Banks must change a culture of paying staff commission on sales and put less focus on short-term profits in order to repair their battered reputations, the new chairman of British bank Barclays said on Wednesday.
“It’s very important we see changes in remuneration practices (that are) tied to sales or revenue,” David Walker told British lawmakers at the start of a three-month inquiry into the banking industry’s standards and culture.
Walker, who authored a 2009 report into corporate governance in banks, will take over as chairman of Barclays in November, charged with rebuilding the reputation of a bank tarnished by a record fine for manipulating interbank lending rates.
Barclays is also battling to recover from a number of broader industry scandals, including the mis-selling of insurance policies and interest rate hedging products to small businesses, and banks’ hunger for profits is widely blamed for causing the 2008 financial markets crisis.
The Parliamentary Commission on Banking Standards inquiry was launched after Britain’s government came under pressure to scrutinize banks more closely.
The Commission is expected to call bosses from all top banks and also regulators, consumer groups and other interest groups, aiming to make legislative proposals by Dec. 18.

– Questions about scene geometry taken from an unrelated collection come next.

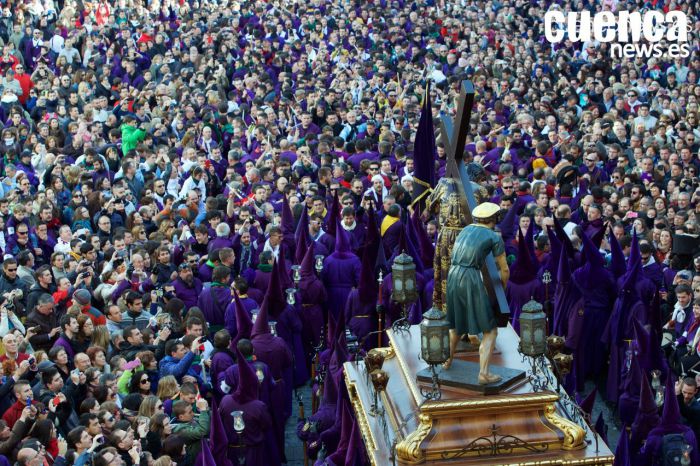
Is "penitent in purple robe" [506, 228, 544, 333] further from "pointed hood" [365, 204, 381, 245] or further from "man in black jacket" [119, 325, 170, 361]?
"man in black jacket" [119, 325, 170, 361]

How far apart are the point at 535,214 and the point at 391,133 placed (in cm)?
537

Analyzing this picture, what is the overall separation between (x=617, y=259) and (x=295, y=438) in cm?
456

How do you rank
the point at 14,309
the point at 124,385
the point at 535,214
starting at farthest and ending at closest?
the point at 535,214 → the point at 14,309 → the point at 124,385

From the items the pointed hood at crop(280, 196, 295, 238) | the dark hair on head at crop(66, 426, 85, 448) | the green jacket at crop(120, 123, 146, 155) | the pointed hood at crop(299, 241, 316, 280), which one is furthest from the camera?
the green jacket at crop(120, 123, 146, 155)

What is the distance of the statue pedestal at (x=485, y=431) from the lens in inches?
419

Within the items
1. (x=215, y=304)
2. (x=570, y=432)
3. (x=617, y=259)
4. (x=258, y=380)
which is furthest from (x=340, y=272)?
(x=570, y=432)

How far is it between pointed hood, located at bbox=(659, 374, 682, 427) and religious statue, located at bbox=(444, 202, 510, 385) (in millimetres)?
2106

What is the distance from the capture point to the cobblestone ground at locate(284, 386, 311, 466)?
15.3 m

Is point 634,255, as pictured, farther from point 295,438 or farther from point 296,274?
point 295,438

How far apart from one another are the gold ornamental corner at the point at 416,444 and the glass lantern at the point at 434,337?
54 cm

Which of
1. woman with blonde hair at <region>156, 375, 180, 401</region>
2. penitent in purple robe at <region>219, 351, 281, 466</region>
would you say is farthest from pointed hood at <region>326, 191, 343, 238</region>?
woman with blonde hair at <region>156, 375, 180, 401</region>

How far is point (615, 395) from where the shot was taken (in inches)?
638

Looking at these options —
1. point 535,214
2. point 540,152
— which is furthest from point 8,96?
point 535,214

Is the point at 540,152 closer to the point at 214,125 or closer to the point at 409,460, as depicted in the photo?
the point at 214,125
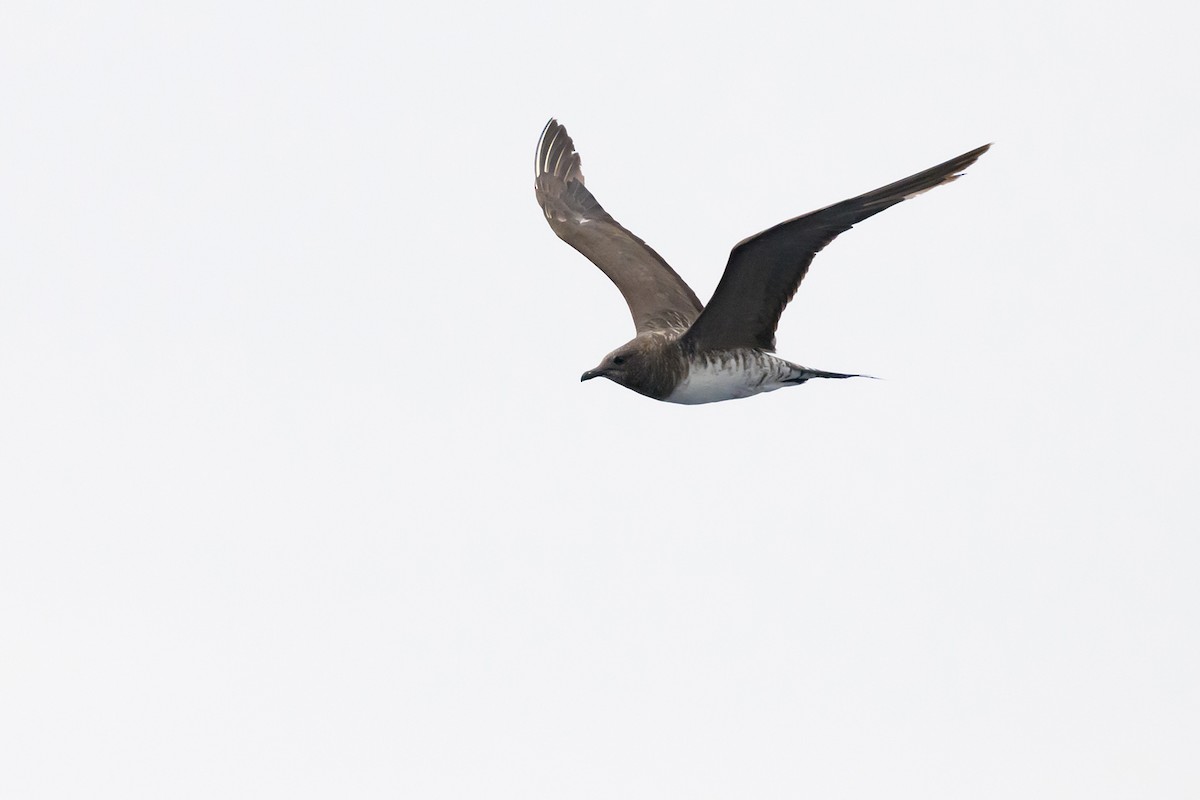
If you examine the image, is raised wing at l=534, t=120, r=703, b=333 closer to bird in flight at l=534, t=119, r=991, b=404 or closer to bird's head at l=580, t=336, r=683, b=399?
bird in flight at l=534, t=119, r=991, b=404

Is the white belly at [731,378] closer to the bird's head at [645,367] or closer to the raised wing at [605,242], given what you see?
the bird's head at [645,367]

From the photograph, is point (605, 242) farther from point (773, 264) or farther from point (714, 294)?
point (773, 264)

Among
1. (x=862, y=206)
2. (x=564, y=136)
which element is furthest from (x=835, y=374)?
(x=564, y=136)

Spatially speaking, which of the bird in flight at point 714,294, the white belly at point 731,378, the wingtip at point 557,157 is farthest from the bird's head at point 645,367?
the wingtip at point 557,157

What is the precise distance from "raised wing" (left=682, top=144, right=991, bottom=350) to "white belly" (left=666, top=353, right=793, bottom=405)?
14cm

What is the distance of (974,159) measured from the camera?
1118 centimetres

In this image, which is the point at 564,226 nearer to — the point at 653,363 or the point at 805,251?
the point at 653,363

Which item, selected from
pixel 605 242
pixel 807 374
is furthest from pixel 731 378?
pixel 605 242

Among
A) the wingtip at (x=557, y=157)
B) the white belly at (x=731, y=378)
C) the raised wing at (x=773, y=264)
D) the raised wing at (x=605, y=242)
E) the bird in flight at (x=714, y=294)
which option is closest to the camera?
the raised wing at (x=773, y=264)

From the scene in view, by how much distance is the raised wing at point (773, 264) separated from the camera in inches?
450

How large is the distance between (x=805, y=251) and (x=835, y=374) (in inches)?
64.6

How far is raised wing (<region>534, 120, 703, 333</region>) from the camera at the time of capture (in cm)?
1536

Walker, 72, said banks’ integrity had been damaged by a race for market share and too much attention on innovation driving short-term profits.
“Making quick returns and keeping abreast of competition overtook old fashioned concerns about integrity,” he said.
Walker said he would not have joined Barclays if he didn’t think change could happen.
“In the present environment can the cultural changes be accomplished rapidly? Yes, and they have to be,” he said.
“The reason I am confident is that in the recent past boards have just not been focused on culture. Now, because of all the things that have bubbled up to the surface there’s a new focus on culture.”
Changing remuneration was key to start that process and he said sales staff should consider the reputational impact on a bank before the profit, echoing comments by new Barclays chief executive Antony Jenkins this week.
So-called “free” banking provided by British banks to current account customers who remain in credit has contributed to the mis-selling scandals, Walker added.
But he said any bank that stopped the offer would suffer compared to rivals, so it was hard to end the offer of “free” current accounts from within the private sector, hinting that regulators or government might need to intervene.